=== Exercise ===
Quote the records verbatim between the lines containing "At pixel dimensions" and "[225,206], [205,137], [24,119], [388,112]", inclusive.

⟨

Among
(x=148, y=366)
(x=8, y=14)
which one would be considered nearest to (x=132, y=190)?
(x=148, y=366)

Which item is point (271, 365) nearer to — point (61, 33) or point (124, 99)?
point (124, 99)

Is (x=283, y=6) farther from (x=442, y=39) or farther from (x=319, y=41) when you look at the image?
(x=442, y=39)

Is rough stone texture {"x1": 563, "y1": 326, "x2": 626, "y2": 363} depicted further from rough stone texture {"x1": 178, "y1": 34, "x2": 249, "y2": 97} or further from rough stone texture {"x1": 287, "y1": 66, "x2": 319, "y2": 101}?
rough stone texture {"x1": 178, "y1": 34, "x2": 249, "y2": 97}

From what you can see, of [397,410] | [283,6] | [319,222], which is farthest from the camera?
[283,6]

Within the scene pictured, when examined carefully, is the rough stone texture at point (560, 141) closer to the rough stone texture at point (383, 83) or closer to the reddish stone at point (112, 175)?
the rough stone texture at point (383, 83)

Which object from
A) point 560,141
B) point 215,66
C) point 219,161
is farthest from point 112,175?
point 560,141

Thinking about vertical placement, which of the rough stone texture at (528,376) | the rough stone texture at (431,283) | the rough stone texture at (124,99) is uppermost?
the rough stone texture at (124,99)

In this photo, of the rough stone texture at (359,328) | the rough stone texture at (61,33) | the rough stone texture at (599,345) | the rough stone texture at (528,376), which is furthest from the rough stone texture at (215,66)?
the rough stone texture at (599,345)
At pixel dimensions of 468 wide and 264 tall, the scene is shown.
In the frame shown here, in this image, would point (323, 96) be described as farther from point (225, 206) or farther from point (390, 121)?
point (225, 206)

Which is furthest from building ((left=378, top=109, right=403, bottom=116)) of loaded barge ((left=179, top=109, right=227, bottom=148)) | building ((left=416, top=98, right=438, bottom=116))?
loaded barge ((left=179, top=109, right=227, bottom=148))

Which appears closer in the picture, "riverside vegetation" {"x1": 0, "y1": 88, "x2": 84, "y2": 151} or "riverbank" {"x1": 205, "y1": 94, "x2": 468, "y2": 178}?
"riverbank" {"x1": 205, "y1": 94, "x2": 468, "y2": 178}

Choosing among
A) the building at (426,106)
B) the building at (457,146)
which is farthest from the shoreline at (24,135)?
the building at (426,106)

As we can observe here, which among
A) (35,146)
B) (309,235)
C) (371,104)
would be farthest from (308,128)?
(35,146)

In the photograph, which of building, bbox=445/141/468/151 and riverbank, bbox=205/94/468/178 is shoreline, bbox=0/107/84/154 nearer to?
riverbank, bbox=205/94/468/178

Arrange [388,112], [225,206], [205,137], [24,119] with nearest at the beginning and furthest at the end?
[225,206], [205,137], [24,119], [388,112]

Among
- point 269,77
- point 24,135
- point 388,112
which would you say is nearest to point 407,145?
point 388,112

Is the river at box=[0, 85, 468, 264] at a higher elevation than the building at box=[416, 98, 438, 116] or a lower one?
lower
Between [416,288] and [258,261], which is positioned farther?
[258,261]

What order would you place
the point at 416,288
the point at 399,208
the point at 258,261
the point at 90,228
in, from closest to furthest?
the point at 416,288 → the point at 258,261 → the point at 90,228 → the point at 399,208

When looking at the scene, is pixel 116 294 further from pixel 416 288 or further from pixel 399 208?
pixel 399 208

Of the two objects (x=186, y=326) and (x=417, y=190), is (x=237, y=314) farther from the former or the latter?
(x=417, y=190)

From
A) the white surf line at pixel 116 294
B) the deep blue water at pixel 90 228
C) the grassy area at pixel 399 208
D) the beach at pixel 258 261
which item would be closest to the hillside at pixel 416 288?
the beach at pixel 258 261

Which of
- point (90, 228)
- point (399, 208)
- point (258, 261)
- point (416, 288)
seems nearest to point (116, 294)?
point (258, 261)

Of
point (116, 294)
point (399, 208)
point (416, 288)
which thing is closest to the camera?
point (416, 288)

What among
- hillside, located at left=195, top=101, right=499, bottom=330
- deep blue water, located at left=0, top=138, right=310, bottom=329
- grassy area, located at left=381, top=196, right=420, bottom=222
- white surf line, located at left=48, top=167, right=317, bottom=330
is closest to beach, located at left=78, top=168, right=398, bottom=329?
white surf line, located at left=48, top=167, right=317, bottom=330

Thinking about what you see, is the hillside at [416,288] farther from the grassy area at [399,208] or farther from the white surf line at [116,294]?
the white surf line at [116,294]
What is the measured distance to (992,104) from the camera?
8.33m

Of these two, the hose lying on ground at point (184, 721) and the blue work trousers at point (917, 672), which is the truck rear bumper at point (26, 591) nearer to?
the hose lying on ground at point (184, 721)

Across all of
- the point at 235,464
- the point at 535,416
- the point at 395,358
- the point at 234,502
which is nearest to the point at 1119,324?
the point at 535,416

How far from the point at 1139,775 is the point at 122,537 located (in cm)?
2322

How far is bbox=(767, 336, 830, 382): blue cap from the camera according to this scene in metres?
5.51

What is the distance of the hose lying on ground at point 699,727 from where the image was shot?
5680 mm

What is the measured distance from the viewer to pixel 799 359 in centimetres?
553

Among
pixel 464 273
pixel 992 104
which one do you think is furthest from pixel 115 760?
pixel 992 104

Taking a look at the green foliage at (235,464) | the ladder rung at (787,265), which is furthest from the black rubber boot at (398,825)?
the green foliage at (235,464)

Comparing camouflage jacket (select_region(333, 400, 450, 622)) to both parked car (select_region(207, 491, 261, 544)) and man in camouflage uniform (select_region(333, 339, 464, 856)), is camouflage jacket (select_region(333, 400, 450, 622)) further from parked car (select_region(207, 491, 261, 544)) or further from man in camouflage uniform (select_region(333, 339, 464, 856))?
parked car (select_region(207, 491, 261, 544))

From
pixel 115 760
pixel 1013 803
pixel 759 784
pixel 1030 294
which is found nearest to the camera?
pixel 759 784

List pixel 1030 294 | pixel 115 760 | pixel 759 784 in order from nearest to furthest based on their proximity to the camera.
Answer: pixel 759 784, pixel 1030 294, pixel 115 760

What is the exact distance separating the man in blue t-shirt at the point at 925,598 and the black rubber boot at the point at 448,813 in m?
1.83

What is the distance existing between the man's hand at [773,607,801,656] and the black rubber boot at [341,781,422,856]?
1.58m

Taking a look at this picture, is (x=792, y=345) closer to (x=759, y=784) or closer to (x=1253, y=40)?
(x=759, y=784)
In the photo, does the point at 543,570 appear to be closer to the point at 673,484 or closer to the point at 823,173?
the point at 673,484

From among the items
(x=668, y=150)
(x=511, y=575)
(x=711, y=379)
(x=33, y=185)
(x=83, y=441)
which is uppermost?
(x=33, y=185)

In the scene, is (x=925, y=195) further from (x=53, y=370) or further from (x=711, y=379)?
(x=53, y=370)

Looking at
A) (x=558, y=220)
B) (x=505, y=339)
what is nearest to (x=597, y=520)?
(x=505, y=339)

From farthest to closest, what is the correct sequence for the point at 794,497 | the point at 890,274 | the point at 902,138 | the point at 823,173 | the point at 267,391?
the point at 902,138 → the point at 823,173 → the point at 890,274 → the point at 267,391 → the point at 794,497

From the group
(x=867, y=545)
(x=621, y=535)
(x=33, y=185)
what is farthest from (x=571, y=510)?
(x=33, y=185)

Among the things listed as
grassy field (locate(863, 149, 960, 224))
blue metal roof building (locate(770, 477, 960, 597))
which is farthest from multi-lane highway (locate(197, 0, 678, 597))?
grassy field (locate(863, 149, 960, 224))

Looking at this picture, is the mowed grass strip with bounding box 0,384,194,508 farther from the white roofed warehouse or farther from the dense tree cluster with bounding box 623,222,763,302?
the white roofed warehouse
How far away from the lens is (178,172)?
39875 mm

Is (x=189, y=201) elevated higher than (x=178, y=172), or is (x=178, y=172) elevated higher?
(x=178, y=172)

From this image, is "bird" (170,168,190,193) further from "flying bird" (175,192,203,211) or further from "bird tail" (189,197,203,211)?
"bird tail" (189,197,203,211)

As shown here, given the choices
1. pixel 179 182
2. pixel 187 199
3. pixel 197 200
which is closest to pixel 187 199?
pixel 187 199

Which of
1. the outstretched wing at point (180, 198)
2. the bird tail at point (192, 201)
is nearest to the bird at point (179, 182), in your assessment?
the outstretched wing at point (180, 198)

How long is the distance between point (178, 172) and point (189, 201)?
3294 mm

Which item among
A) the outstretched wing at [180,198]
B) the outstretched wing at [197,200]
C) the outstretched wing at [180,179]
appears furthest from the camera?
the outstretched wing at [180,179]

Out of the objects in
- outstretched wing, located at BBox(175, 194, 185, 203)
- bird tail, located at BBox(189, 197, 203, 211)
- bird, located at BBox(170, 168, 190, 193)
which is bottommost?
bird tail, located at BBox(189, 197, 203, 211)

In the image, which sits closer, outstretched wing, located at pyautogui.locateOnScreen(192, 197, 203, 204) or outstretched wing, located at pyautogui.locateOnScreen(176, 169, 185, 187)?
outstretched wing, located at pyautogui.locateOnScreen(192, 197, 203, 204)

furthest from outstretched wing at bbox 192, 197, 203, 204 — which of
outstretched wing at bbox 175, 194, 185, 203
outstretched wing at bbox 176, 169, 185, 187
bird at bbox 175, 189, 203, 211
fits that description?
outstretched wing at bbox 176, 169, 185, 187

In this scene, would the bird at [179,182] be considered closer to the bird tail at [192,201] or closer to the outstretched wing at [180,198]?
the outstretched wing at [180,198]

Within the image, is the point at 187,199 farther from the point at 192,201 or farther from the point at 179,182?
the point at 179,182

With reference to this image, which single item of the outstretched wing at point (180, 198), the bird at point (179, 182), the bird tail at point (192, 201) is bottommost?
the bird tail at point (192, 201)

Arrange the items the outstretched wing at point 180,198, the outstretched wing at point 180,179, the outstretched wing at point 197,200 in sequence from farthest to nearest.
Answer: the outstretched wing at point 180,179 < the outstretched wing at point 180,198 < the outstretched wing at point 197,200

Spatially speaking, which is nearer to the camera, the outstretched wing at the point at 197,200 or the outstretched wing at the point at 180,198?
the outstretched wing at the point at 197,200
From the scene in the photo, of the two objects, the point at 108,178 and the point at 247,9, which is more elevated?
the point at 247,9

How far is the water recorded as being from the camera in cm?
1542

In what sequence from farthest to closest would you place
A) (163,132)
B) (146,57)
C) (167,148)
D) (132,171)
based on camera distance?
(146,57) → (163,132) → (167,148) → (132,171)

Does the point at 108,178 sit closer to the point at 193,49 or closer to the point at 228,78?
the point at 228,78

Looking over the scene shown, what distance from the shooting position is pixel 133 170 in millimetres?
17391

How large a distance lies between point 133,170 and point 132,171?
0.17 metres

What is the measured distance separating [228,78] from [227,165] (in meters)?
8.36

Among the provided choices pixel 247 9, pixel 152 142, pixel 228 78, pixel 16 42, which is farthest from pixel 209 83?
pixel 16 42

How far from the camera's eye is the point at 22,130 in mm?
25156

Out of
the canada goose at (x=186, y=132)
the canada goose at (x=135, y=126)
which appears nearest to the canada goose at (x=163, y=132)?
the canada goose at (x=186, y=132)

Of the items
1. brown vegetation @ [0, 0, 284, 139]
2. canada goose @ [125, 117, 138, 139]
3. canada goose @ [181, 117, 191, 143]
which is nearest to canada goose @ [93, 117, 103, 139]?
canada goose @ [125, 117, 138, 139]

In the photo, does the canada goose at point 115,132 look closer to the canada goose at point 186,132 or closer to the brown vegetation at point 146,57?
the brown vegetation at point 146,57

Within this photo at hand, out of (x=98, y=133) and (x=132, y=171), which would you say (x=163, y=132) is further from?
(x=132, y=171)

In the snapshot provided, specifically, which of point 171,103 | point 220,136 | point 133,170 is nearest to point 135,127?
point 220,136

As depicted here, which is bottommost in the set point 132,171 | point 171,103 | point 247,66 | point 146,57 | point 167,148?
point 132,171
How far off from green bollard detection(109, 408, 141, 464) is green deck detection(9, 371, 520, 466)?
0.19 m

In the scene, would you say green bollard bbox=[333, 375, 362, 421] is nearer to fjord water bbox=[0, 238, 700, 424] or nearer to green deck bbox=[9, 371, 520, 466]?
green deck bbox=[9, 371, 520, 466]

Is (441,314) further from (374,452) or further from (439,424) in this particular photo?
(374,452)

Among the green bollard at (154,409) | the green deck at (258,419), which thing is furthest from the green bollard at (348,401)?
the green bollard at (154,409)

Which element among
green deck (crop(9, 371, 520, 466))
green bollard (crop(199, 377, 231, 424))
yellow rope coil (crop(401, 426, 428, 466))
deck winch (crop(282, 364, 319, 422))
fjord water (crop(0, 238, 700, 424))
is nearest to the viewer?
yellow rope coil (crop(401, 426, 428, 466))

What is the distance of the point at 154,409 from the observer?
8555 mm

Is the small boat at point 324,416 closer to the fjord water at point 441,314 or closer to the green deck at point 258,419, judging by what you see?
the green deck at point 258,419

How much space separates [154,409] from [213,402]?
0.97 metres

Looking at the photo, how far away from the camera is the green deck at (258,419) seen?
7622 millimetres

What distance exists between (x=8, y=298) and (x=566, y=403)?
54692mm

⟩

=== Answer ===
At pixel dimensions of 468 wide and 264 tall, the scene is shown.
In the frame shown here, in this image, would point (323, 96) be described as farther from point (225, 206) or farther from point (390, 121)?
point (225, 206)

Which is furthest from building ((left=378, top=109, right=403, bottom=116)) of loaded barge ((left=179, top=109, right=227, bottom=148)) | building ((left=416, top=98, right=438, bottom=116))?
loaded barge ((left=179, top=109, right=227, bottom=148))

Which appears closer in the picture, "riverside vegetation" {"x1": 0, "y1": 88, "x2": 84, "y2": 151} or "riverbank" {"x1": 205, "y1": 94, "x2": 468, "y2": 178}?
"riverbank" {"x1": 205, "y1": 94, "x2": 468, "y2": 178}

Choosing among
A) the building at (426,106)
B) the building at (457,146)
which is farthest from the shoreline at (24,135)?
the building at (426,106)

As we can observe here, which among
A) (35,146)
B) (309,235)
C) (371,104)
would be farthest from (308,128)?
(35,146)

In the photograph, which of building, bbox=445/141/468/151 and riverbank, bbox=205/94/468/178 is shoreline, bbox=0/107/84/154 nearer to?
riverbank, bbox=205/94/468/178

Arrange [388,112], [225,206], [205,137], [24,119] with nearest at the beginning and furthest at the end?
[225,206], [205,137], [24,119], [388,112]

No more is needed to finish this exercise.